Editor-in-chief of Monthly Darul Uloom
- Incumbent
- Assumed office December 2016
- Preceded by: Habibur Rahman Azami

Personal details
- Profession: Teacher of Darul Uloom Deoband

Personal life
- Born: Muhammad Salman 14 April 1969 (age 57) Sahaspur, Bijnor district, Uttar Pradesh, India
- Education: Jamia Ashraful Uloom Rashīdi, Gangoh; Darul Uloom Deoband;
- Occupation: Islamic scholar, teacher, writer, Sufi spiritual guide

Religious life
- Religion: Islam
- Denomination: Sunni
- Jurisprudence: Hanafi
- Tariqa: Naqshbandi
- Creed: Maturidi
- Movement: Deobandi

Muslim leader
- Teacher: Naseer Ahmad Khan; Abdul Haq Azmi; Nematullah Azmi; Qamruddin Ahmad Gorakhpuri; Saeed Ahmad Palanpuri; Arshad Madani; Muhammad Hussain Bihari; Riyasat Ali Zafar Bijnori; Zubair Ahmad Deobandi;
- Disciple of: Zulfiqar Ahmad Naqshbandi

YouTube information
- Channel: Salman Bijnori;
- Years active: 2019–present
- Genre: Islamic
- Subscribers: 42.7 thousand
- Views: 2.88 million

= Salman Bijnori =

Indian Islamic scholar, teacher and editor

Salman Bijnori (born 14 April 1969), also known as Maulana Salman Bijnori, is an Indian Islamic scholar, senior teacher at Darul Uloom Deoband, and editor-in-chief of its monthly journal Darul Uloom. Affiliated with the Naqshbandi Sufi order, he is an authorised disciple of Zulfiqar Ahmad Naqshbandi. He also serves as the Vice President of Jamiat Ulama-e-Hind (M).

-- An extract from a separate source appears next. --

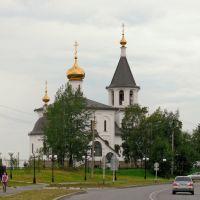 Церковь всех Святых, Нефтеюганск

== Early life and education ==
Salman Bijnori was born on 14 April 1969 in Sahaspur, Bijnor district, Uttar Pradesh, into a family of scholars. His father, Saeed Ahmad Qasmi Sahaspuri, was a graduate of Darul Uloom Deoband and a student of Hussain Ahmad Madani.

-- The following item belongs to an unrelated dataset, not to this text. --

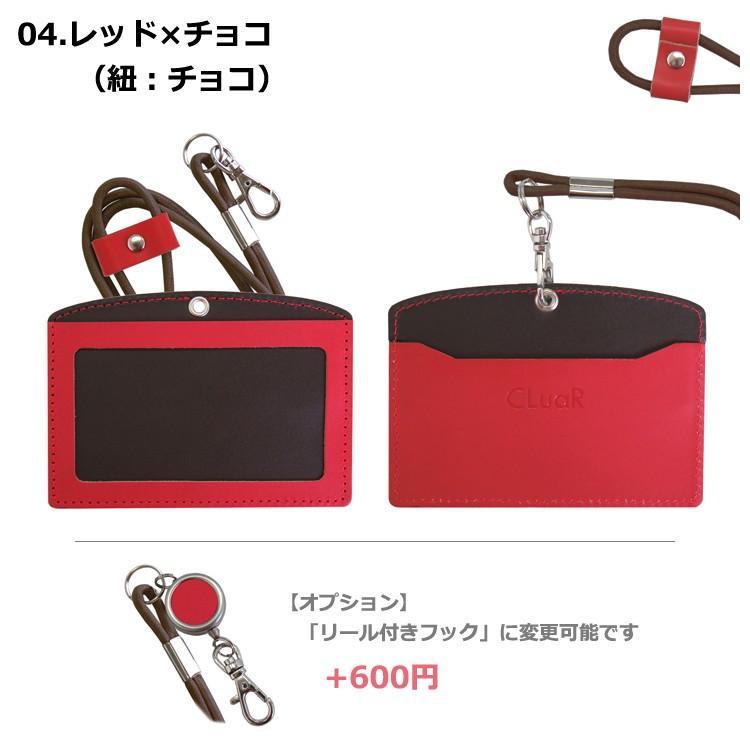 名入れ可 IDカードホルダー Lite 日本製 リール付けオプション対応 長さ調節可 フィルム取替可 横型 両面 首掛け 革 レザー 父の日ラッピング無料|cluar|05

He memorized the Quran at the age of seven under his father’s guidance and completed foundational Arabic and Islamic studies at home. In 1981, he enrolled at Jamia Ashraf-ul-Uloom, Gangoh, where he studied until his graduation in 1987. He then enrolled at Darul Uloom Deoband in 1987 and completed the Dawra-e-Hadith in 1988. His teachers at Darul Uloom Deoband included Naseer Ahmad Khan, Abdul Haq Azmi, Nematullah Azmi, Qamruddin Ahmad Gorakhpuri, Saeed Ahmad Palanpuri, Muhammad Hussain Bihari, Arshad Madani, Riyasat Ali Zafar Bijnori, and Zubair Ahmad Deobandi.

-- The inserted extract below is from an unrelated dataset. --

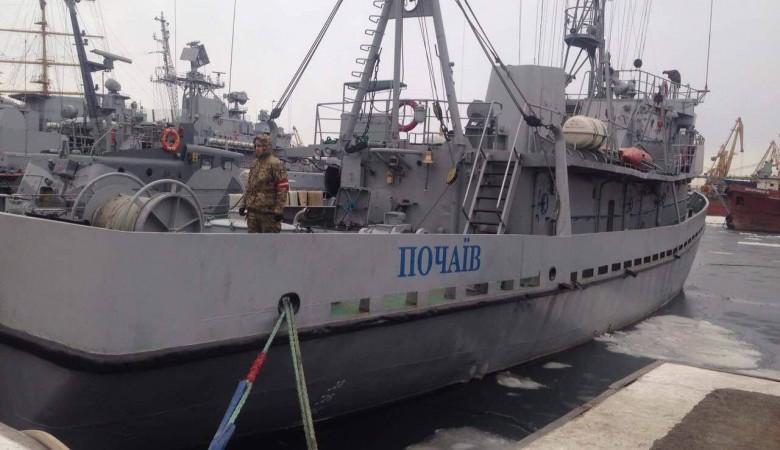 ВМСУ обвинили Россию в обстреле судна «Почаев»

Following his graduation, he pursued a specialization in Arabic literature ('Takmil al-Adab al-Arabi') at Darul Uloom Deoband, where he studied under Wahiduzzaman Kairanawi, Usman Mansoorpuri, and Noor Alam Khalil Amini, earning first position in his exams.

== Career ==
After completing his education, Bijnori was appointed as an assistant teacher at Darul Uloom Deoband in Dhu al-Qadah 1409 AH (June 1989). He served in this capacity for two years before moving to Madrasa Faiz-e-Hidayat Rahimi in Raipur, Saharanpur district, where he taught for a year from Shawwal 1411 AH (April 1991) to Sha'ban 1412 AH (February 1992). He later taught at Madrasa Shahi in Moradabad in the Arabic language and literature department from Shawwal 1412 AH to Sha'ban 1414 AH (April 1992 to January 1994). During this time, he also supervised the biweekly wall magazine Al-Balagh, published by the department's students.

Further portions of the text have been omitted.